WHAT YOU HAVE TO DO >> Would it be possible to reproduce every entry exactly, please?

DATA EXTRACT >>
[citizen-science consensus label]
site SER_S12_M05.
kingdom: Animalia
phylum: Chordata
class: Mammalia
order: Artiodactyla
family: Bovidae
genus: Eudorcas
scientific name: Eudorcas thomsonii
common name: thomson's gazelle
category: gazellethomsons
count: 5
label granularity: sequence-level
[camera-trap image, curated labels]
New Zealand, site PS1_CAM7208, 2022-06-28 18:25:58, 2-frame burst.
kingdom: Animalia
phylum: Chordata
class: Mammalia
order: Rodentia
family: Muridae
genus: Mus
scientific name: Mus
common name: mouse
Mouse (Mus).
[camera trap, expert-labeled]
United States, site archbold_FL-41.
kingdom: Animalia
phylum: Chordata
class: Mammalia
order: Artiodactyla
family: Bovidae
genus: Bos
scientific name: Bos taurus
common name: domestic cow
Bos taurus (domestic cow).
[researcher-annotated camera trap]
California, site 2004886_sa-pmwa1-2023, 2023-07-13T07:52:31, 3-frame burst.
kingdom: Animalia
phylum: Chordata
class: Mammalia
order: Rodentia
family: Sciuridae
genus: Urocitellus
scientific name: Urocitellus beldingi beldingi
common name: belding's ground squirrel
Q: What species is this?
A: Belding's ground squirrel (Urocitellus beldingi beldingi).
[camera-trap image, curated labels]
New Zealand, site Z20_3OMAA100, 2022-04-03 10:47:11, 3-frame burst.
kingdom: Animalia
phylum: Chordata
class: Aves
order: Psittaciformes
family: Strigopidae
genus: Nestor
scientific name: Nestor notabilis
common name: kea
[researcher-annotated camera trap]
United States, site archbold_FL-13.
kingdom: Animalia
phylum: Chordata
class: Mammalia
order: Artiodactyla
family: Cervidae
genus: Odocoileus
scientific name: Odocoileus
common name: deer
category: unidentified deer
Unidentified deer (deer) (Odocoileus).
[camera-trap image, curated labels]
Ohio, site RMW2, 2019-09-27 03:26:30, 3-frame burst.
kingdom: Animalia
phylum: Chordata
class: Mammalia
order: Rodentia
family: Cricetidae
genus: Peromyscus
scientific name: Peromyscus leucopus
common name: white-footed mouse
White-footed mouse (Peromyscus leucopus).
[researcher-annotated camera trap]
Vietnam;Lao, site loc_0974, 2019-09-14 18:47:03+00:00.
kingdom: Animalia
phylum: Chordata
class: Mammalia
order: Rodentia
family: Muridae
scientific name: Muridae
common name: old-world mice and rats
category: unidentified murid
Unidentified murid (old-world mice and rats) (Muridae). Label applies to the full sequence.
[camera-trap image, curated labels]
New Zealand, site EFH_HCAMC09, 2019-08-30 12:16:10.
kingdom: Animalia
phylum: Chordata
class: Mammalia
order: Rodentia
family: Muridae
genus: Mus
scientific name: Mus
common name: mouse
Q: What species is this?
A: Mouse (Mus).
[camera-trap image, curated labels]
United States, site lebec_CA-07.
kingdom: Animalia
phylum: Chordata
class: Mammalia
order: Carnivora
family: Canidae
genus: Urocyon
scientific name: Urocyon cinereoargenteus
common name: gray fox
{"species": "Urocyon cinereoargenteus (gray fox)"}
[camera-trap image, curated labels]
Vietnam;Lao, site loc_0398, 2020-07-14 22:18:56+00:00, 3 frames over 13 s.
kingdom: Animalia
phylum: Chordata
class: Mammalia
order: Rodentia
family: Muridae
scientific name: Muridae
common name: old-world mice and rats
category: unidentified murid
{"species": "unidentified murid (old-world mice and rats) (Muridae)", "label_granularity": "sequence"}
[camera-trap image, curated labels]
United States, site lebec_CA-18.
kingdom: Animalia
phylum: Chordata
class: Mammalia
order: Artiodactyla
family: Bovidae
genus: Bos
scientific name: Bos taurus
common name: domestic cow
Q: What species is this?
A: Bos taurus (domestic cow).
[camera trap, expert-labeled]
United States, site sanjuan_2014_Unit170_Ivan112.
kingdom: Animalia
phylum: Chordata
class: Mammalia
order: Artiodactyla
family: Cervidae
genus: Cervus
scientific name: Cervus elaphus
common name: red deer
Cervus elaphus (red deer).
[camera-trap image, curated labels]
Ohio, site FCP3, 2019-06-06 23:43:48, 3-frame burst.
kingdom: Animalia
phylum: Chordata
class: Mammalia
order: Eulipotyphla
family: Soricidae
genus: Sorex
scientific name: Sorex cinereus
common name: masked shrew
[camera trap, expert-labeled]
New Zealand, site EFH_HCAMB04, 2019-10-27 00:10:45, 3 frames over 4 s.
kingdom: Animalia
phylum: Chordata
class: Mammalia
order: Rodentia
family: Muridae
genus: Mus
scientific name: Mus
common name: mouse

OUTPUT OF THE TASK >>
[citizen-science consensus label]
site SER_S12_M05.
kingdom: Animalia
phylum: Chordata
class: Mammalia
order: Artiodactyla
family: Bovidae
genus: Eudorcas
scientific name: Eudorcas thomsonii
common name: thomson's gazelle
category: gazellethomsons
count: 5
label granularity: sequence-level
[camera-trap image, curated labels]
New Zealand, site PS1_CAM7208, 2022-06-28 18:25:58, 2-frame burst.
kingdom: Animalia
phylum: Chordata
class: Mammalia
order: Rodentia
family: Muridae
genus: Mus
scientific name: Mus
common name: mouse
Mouse (Mus).
[camera trap, expert-labeled]
United States, site archbold_FL-41.
kingdom: Animalia
phylum: Chordata
class: Mammalia
order: Artiodactyla
family: Bovidae
genus: Bos
scientific name: Bos taurus
common name: domestic cow
Bos taurus (domestic cow).
[researcher-annotated camera trap]
California, site 2004886_sa-pmwa1-2023, 2023-07-13T07:52:31, 3-frame burst.
kingdom: Animalia
phylum: Chordata
class: Mammalia
order: Rodentia
family: Sciuridae
genus: Urocitellus
scientific name: Urocitellus beldingi beldingi
common name: belding's ground squirrel
Q: What species is this?
A: Belding's ground squirrel (Urocitellus beldingi beldingi).
[camera-trap image, curated labels]
New Zealand, site Z20_3OMAA100, 2022-04-03 10:47:11, 3-frame burst.
kingdom: Animalia
phylum: Chordata
class: Aves
order: Psittaciformes
family: Strigopidae
genus: Nestor
scientific name: Nestor notabilis
common name: kea
[researcher-annotated camera trap]
United States, site archbold_FL-13.
kingdom: Animalia
phylum: Chordata
class: Mammalia
order: Artiodactyla
family: Cervidae
genus: Odocoileus
scientific name: Odocoileus
common name: deer
category: unidentified deer
Unidentified deer (deer) (Odocoileus).
[camera-trap image, curated labels]
Ohio, site RMW2, 2019-09-27 03:26:30, 3-frame burst.
kingdom: Animalia
phylum: Chordata
class: Mammalia
order: Rodentia
family: Cricetidae
genus: Peromyscus
scientific name: Peromyscus leucopus
common name: white-footed mouse
White-footed mouse (Peromyscus leucopus).
[researcher-annotated camera trap]
Vietnam;Lao, site loc_0974, 2019-09-14 18:47:03+00:00.
kingdom: Animalia
phylum: Chordata
class: Mammalia
order: Rodentia
family: Muridae
scientific name: Muridae
common name: old-world mice and rats
category: unidentified murid
Unidentified murid (old-world mice and rats) (Muridae). Label applies to the full sequence.
[camera-trap image, curated labels]
New Zealand, site EFH_HCAMC09, 2019-08-30 12:16:10.
kingdom: Animalia
phylum: Chordata
class: Mammalia
order: Rodentia
family: Muridae
genus: Mus
scientific name: Mus
common name: mouse
Q: What species is this?
A: Mouse (Mus).
[camera-trap image, curated labels]
United States, site lebec_CA-07.
kingdom: Animalia
phylum: Chordata
class: Mammalia
order: Carnivora
family: Canidae
genus: Urocyon
scientific name: Urocyon cinereoargenteus
common name: gray fox
{"species": "Urocyon cinereoargenteus (gray fox)"}
[camera-trap image, curated labels]
Vietnam;Lao, site loc_0398, 2020-07-14 22:18:56+00:00, 3 frames over 13 s.
kingdom: Animalia
phylum: Chordata
class: Mammalia
order: Rodentia
family: Muridae
scientific name: Muridae
common name: old-world mice and rats
category: unidentified murid
{"species": "unidentified murid (old-world mice and rats) (Muridae)", "label_granularity": "sequence"}
[camera-trap image, curated labels]
United States, site lebec_CA-18.
kingdom: Animalia
phylum: Chordata
class: Mammalia
order: Artiodactyla
family: Bovidae
genus: Bos
scientific name: Bos taurus
common name: domestic cow
Q: What species is this?
A: Bos taurus (domestic cow).
[camera trap, expert-labeled]
United States, site sanjuan_2014_Unit170_Ivan112.
kingdom: Animalia
phylum: Chordata
class: Mammalia
order: Artiodactyla
family: Cervidae
genus: Cervus
scientific name: Cervus elaphus
common name: red deer
Cervus elaphus (red deer).
[camera-trap image, curated labels]
Ohio, site FCP3, 2019-06-06 23:43:48, 3-frame burst.
kingdom: Animalia
phylum: Chordata
class: Mammalia
order: Eulipotyphla
family: Soricidae
genus: Sorex
scientific name: Sorex cinereus
common name: masked shrew
[camera trap, expert-labeled]
New Zealand, site EFH_HCAMB04, 2019-10-27 00:10:45, 3 frames over 4 s.
kingdom: Animalia
phylum: Chordata
class: Mammalia
order: Rodentia
family: Muridae
genus: Mus
scientific name: Mus
common name: mouse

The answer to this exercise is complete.